STATED TASK
Copy out every line of the listing below word for word, without changing anything.

DATA FOR THE TASK
--------------------------------------------------

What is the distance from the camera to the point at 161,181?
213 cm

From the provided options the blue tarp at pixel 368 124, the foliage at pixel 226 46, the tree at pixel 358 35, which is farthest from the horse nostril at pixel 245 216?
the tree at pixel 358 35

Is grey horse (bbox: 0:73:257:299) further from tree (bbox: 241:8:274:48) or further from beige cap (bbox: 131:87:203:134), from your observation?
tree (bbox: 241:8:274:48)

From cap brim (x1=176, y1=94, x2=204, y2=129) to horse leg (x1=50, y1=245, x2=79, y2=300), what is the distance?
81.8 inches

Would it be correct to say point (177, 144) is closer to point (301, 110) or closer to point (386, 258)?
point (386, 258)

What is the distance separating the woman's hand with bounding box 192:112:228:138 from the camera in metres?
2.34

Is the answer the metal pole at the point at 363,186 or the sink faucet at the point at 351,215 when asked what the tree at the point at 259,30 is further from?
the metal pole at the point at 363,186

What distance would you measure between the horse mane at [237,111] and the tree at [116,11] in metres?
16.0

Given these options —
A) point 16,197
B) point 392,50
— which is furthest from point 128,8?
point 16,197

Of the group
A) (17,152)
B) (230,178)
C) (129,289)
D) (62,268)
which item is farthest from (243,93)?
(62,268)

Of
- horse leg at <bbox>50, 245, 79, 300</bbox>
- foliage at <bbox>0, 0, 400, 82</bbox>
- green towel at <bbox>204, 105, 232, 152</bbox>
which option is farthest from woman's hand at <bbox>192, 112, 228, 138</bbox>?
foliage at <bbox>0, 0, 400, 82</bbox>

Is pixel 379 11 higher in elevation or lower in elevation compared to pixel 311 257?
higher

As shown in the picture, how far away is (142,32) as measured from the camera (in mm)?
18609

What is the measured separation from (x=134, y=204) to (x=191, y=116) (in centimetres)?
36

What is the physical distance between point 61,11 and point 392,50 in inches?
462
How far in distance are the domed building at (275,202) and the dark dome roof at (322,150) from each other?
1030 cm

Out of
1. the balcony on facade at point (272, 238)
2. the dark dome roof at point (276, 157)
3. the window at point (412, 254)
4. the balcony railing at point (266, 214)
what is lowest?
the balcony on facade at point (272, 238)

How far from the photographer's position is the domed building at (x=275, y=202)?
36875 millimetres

--------------------------------------------------

ANSWER TO THE EXERCISE
What is the distance from the camera to the point at 161,181?
213 cm

From the provided options the blue tarp at pixel 368 124, the foliage at pixel 226 46, the tree at pixel 358 35, which is farthest from the horse nostril at pixel 245 216?
the tree at pixel 358 35

Is grey horse (bbox: 0:73:257:299) further from tree (bbox: 241:8:274:48) or further from beige cap (bbox: 131:87:203:134), from your observation?
tree (bbox: 241:8:274:48)

From cap brim (x1=176, y1=94, x2=204, y2=129) to horse leg (x1=50, y1=245, x2=79, y2=300), what is the distance?
81.8 inches

Would it be correct to say point (177, 144) is closer to point (301, 110) or closer to point (386, 258)?
point (386, 258)

What is the distance separating the woman's hand with bounding box 192:112:228:138 from the camera in metres?
2.34

Is the answer the metal pole at the point at 363,186 or the sink faucet at the point at 351,215 when asked what the tree at the point at 259,30 is further from?
the metal pole at the point at 363,186

What distance would you measure between the horse mane at [237,111] and the tree at [116,11] in metres?
16.0

Given these options —
A) point 16,197
B) point 392,50
— which is furthest from point 128,8?
point 16,197

Of the group
A) (17,152)
B) (230,178)
C) (129,289)
D) (62,268)
which item is farthest from (243,93)?
(62,268)

Of
- horse leg at <bbox>50, 245, 79, 300</bbox>
- foliage at <bbox>0, 0, 400, 82</bbox>
- green towel at <bbox>204, 105, 232, 152</bbox>
which option is farthest from woman's hand at <bbox>192, 112, 228, 138</bbox>?
foliage at <bbox>0, 0, 400, 82</bbox>

Is pixel 379 11 higher in elevation or lower in elevation compared to pixel 311 257?
higher

As shown in the picture, how far away is (142,32) as measured from the camera (in mm)?
18609

What is the measured separation from (x=134, y=204) to (x=191, y=116) (in centimetres)?
36

What is the physical distance between point 61,11 and point 392,50 in inches?
462
How far in distance are the domed building at (275,202) and the dark dome roof at (322,150) from each other?
1030 cm

Out of
1. the balcony on facade at point (272, 238)
2. the dark dome roof at point (276, 157)
3. the window at point (412, 254)
4. the balcony railing at point (266, 214)
what is lowest?
the balcony on facade at point (272, 238)

How far from the photographer's position is the domed building at (x=275, y=202)?
36875 millimetres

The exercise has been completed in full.